The final stretch of the Credit Suisse rescue has heated up this weekendafter the daily Financial Times published that the largest fund manager in the world, BlackRockwas actively exploring the presentation of an offer by the entity, something that has been emphatically denied by the North American institution.
This offer would have competed with the three-way plan they are working on in extremis Swiss regulators, Credit Suisse and its archrival ubs, for a takeover by the latter of the bank, whose financial problems have triggered fears of a European and probably global banking crisis.
JZ
Shortly after the denial, the economic newspaper has rectified its information and has assured that BlackRock explored (in the past, instead of in the present continuous) the possibility of presenting an offer for Credit Suisse. Your initial plans They had a wide range of options.from an offer for the entire business, only for some parts or even the creation of a consortium of investors.
The fact that BlackRock, a manager with more than 8 trillion euros of assets under management, has considered the possibility of buying the Swiss entity and has ruled it out, adds another element of uncertainty to the negotiations between UBS and Credit Suisse. At Friday’s close, the former had a market capitalization of about $55 billion, seven times that of its rival.
Augustine Monzon
The councils of both entities and the regulators are negotiating against the clock to be able to a sign of confidence before opening of the markets on Monday and avoid another week of instability in the sector world financial.
In fact, the sense of urgency of the operation is evident and, as reported this afternoon by the Financial TimesSwitzerland would be willing to use emergency measures to expedite the acquisition of Credit Suisse by UBS. Under Swiss rules, and in a normal situation, UBS would have to give shareholders six weeks to consult on the acquisition, but in this case extraordinary measures could be used to lighten said period.
rodrigo rodriguez
The turmoil that began in the middle of last week in the US, when the bank Silicon Valley Bank began its collapse, mutated in Europe in an intense scrutiny of the entities considered problematic.
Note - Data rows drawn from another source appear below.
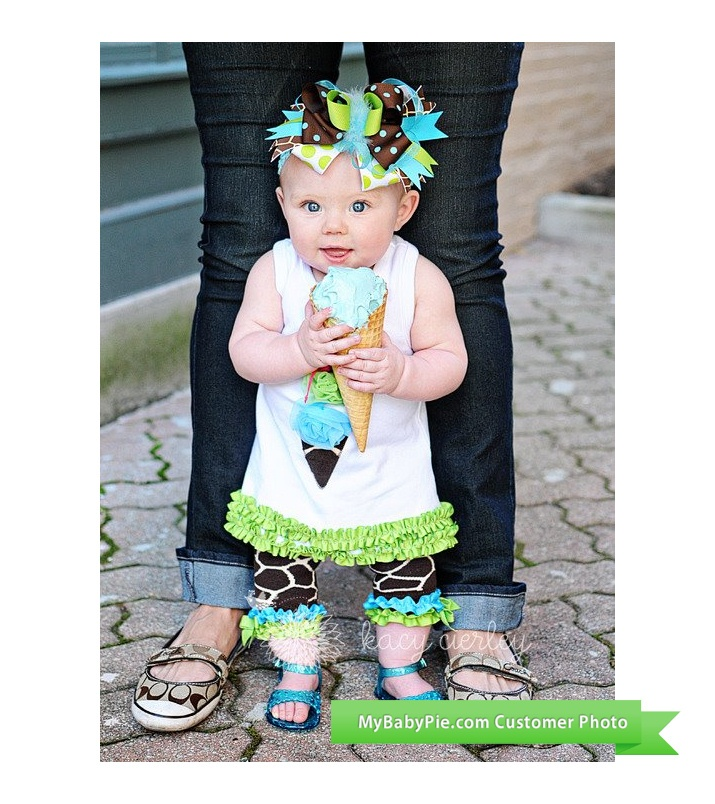Wild Child Mira Shaye, 7 months, loves ice cream! So, of course, she also loves her Ice Cream Tunic with Giraffe Capri Leggings by Mud Pie $29.95 http://www.mud-pie-baby.com/wild-child-ice-cream-cone-tunic-with-giraffe-capri-by-mud-pie-19453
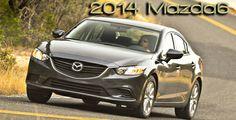 2014 Mazda Mazda6 Road Test Review written by Bob Plunkett : ROAD & TRAVEL Magazine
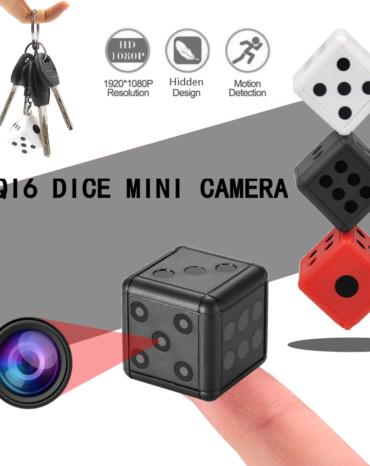 mini dice camera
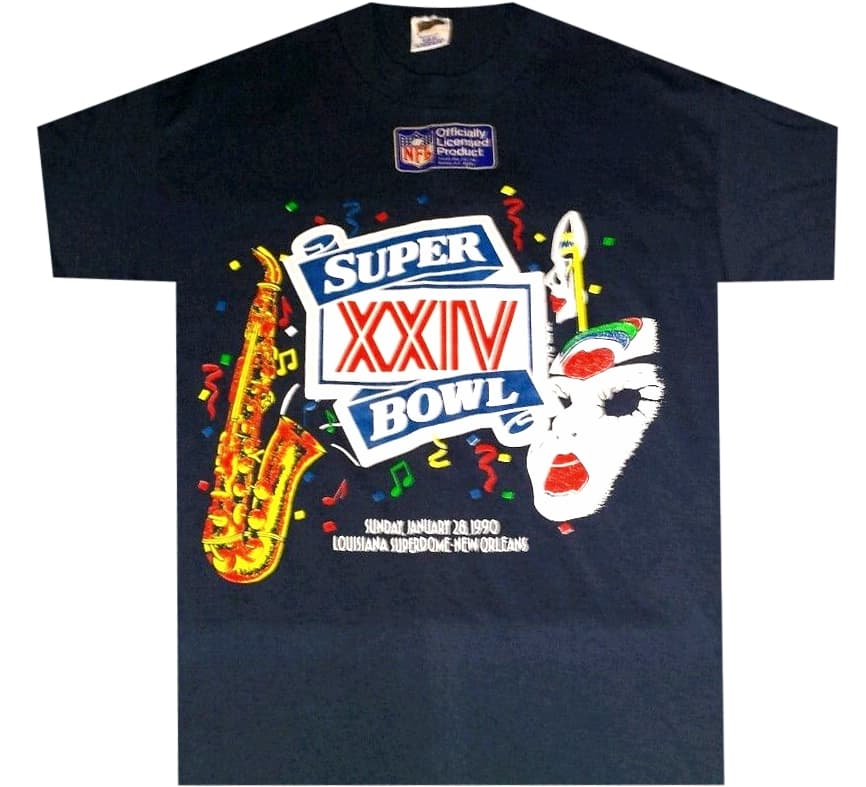 1990 Superbowl Vintage Shirt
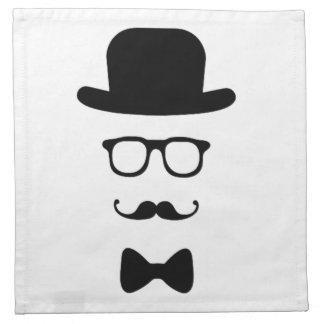 Hipster Face Cloth Napkin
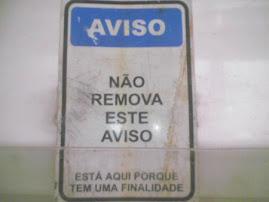 Aviso  (Brasil)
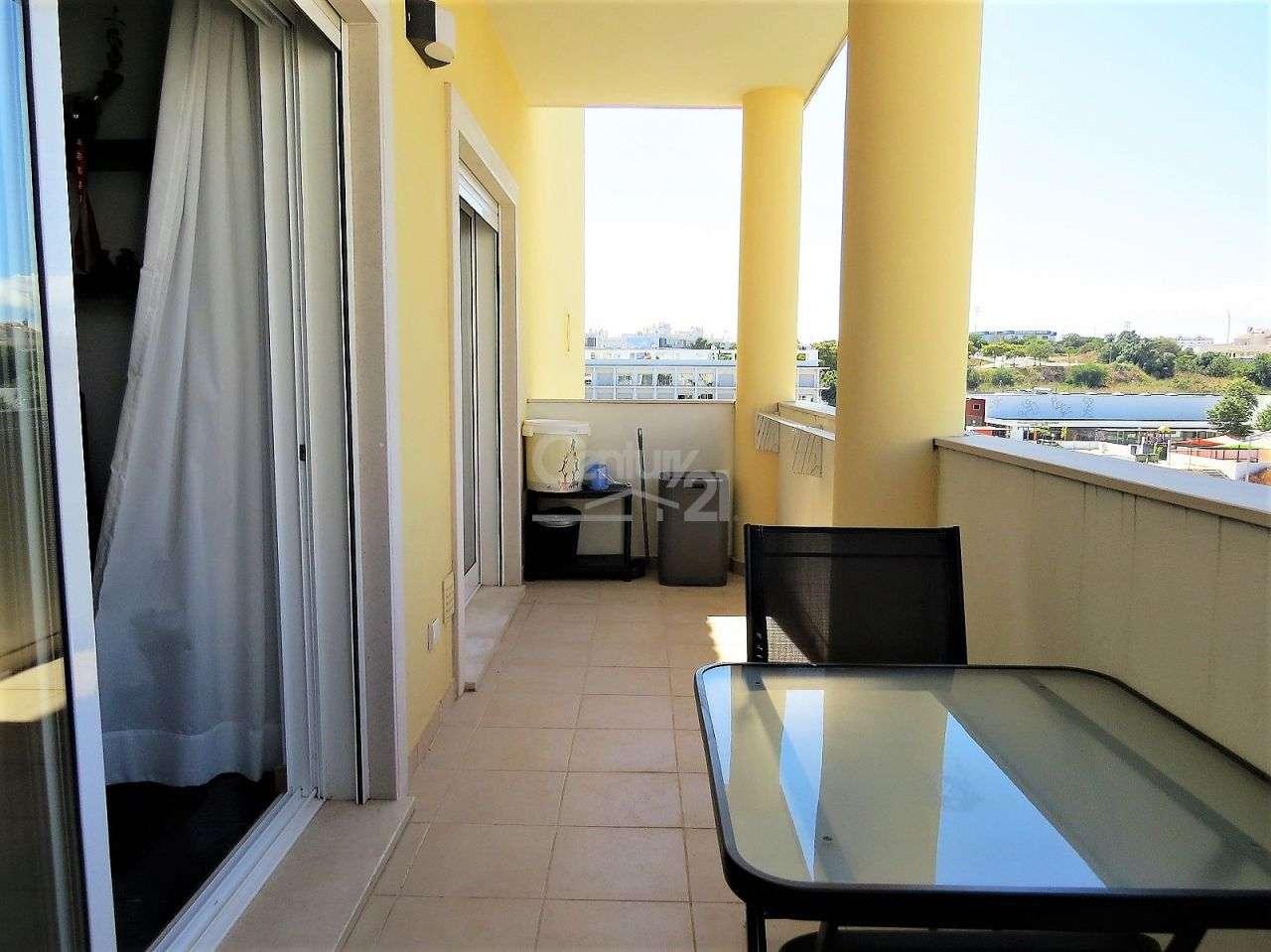Apartamento para comprar, Albufeira e Olhos de Água, Faro - Foto 8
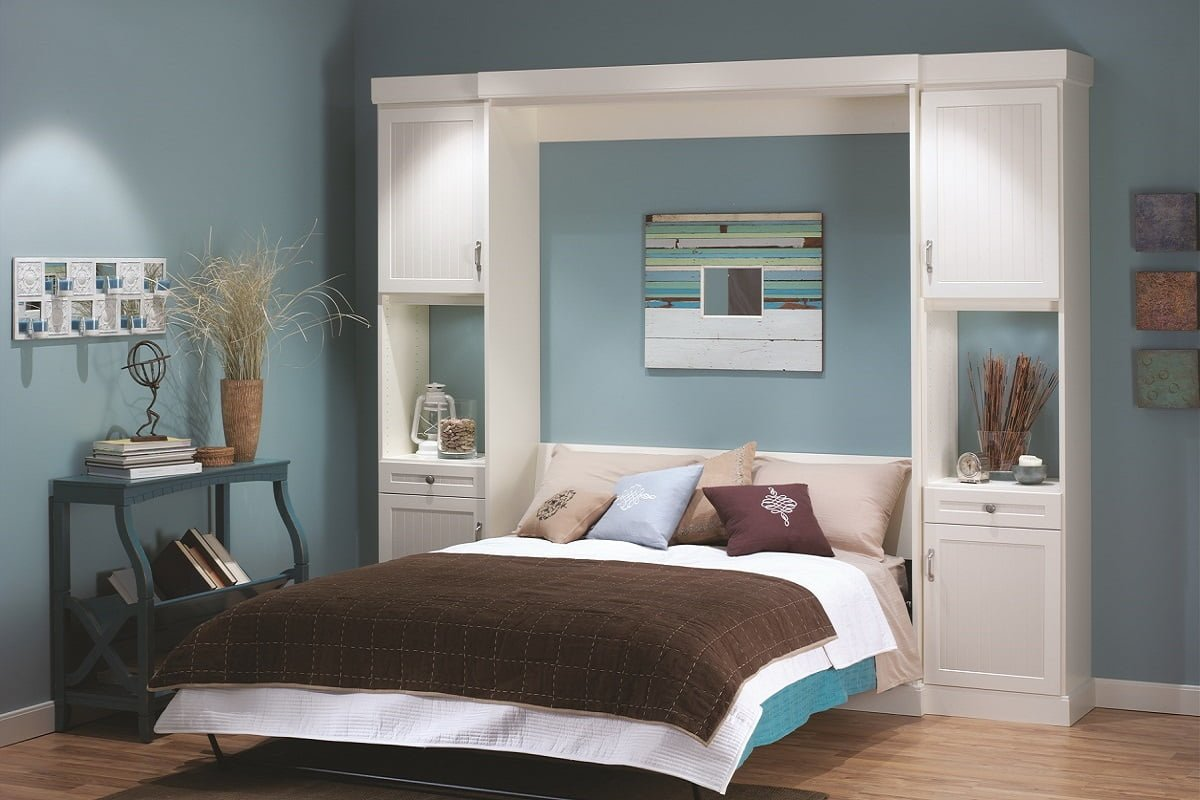 Custom wall beds and storage systems portland closet company white murphy bed amipublicfo Images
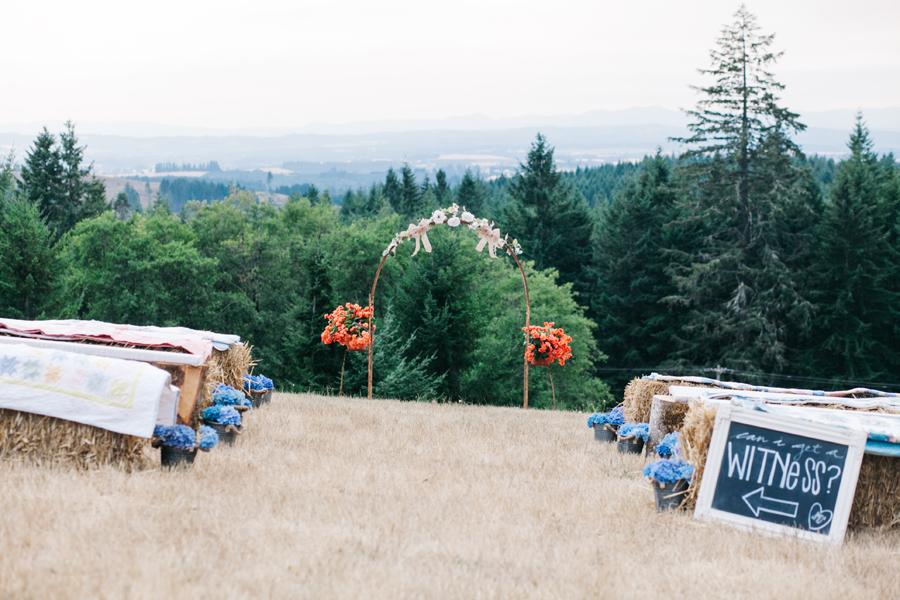 065-portland-oregon-silverton-tree-farm-wedding-katheryn-moran-photography.jpg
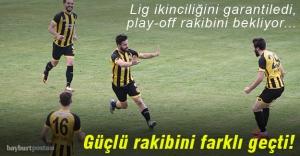 Bayburt Gup, lig ikinciliğini garantiledi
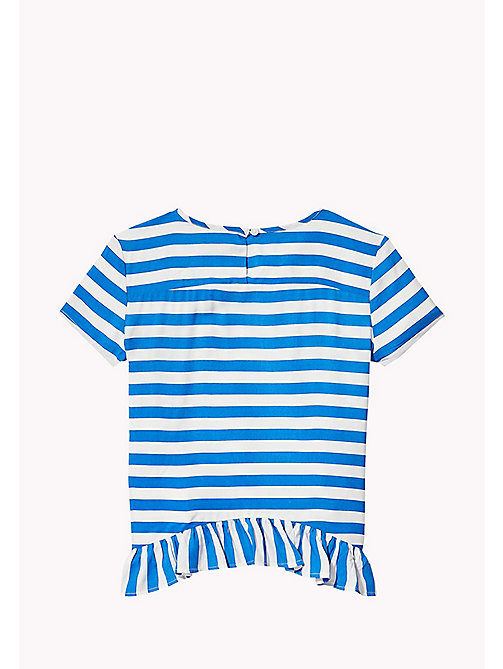 TOMMY HILFIGER Stripe Peplum Top - NAUTICAL BLUE - TOMMY HILFIGER Girls - detail image 1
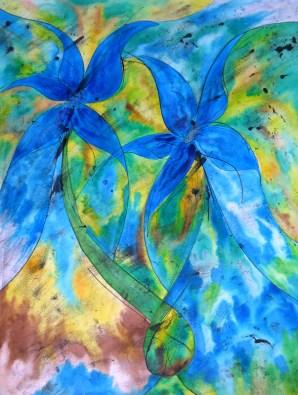 Gehring Bouquet, 18x24 [2-2011] [Megan Gehring]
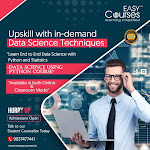 Learn Data Science using Python Course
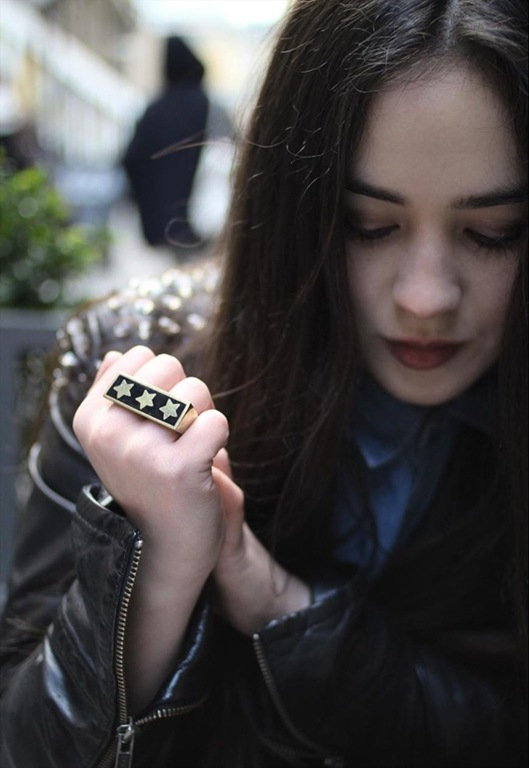 Star Duster Ring, £18, Ease the Squeeze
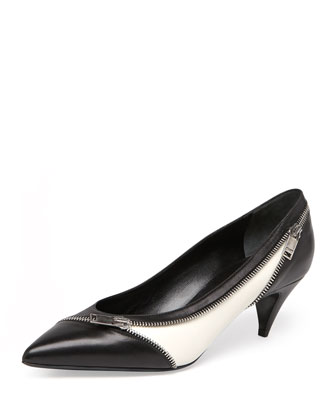 Bicolor Zipper Kitten Heel, Black/White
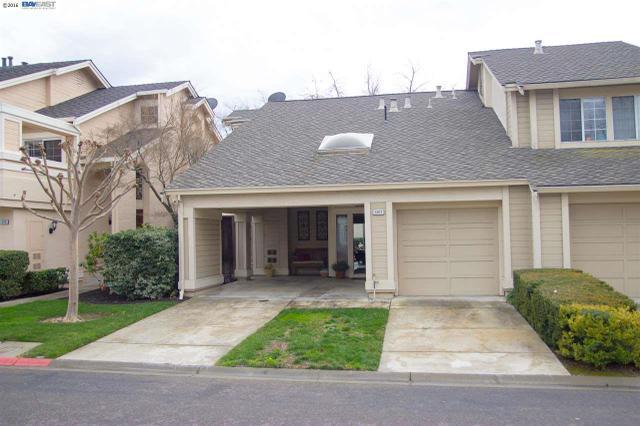 1507 Trimingham, Pleasanton CA 94566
Credit Suisse, which had been in its own free fall for several quarters, received the most negative attention from the markets. His shares plummeted and they forced their country’s central bank to announce an injection of 50,000 million euros and their rival UBS, at the request of regulators, to negotiate its acquisition.
The final stretch of the Credit Suisse rescue has heated up this weekendafter the daily Financial Times published that the largest fund manager in the world, BlackRockwas actively exploring the presentation of an offer by the entity, something that has been emphatically denied by the North American institution.